Hardcore workout

Ok so lately I have been doing some hardcore exercises in the gym which leaves my body soar for 3 days and extra dizzy until the tiredness from the workout goes away which can last 2 days minimum as i am quite unfit. i know dr surenthiran advocates no extra streuous exercises and i can see why. however there are some on this board who have got better by forcing themselves to push ahead with their exercises routine no matter how bad they felt and eventually it paid off for them. so now i am confused and i dont know what to do? my muscles r soar all week cz as soon as i find relieve i do further exercises and i get soar and dizzy again so its a like a continuous cycle. i can push through it but its annoying. maybe i shud just focus on cardio and not work out my muscles? my personal trainer says that cardio will only make me lose weight but if i want to tone up i need to do some basic muscle training exercises which is what is causing the soarness. what do u all think?

Sometimes the hardcore workouts bother me like that, sometimes not . I would honestly rather be dizzy than out of shape, gain weight, etc…that’s just me. You could always try switching up your routines a bit? For example, try different forms of cardio on some days perhaps?

It’s hard, but I am finding my balance.

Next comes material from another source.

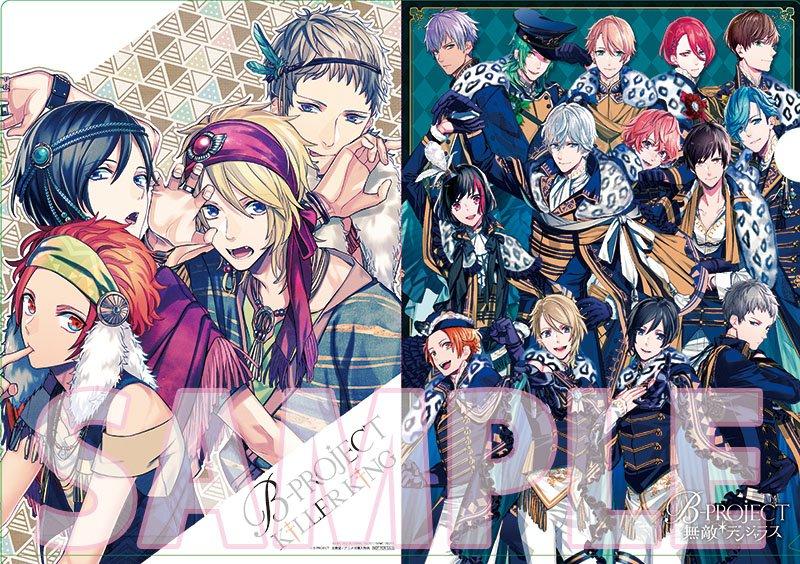 【予約情報】12/21発売! B-PROJECT「無敵*デンジャラス」「KiLLER KiNG 2ndシングル 」 アニ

Delayed onset muscle soreness tends to be worse 24-48 hours after the exercise is done. If the soreness is lasting more than 48 hours, I take that as a sign I pushed too hard and reduce the intensity. As far as dizziness goes, if I feel worse for more than a few hours post-exercise I will also reduce the intensity. So far this is working out for me.

I see what your trainer is saying, and I get it, but you don’t have to be sore for eons after a workout in order for it to have been effective. Alternating cardio and strength days could help you too. Do lower intensity cardio on odd days and a medium intensity strength training on even days, so you are giving your body a chance to rest without losing consistency. We are dealing with a chronic illness, so lifting super heavy or for a long time isn’t necessarily going to be the best option - making smaller but consistent improvements is probably the way to go for many of us.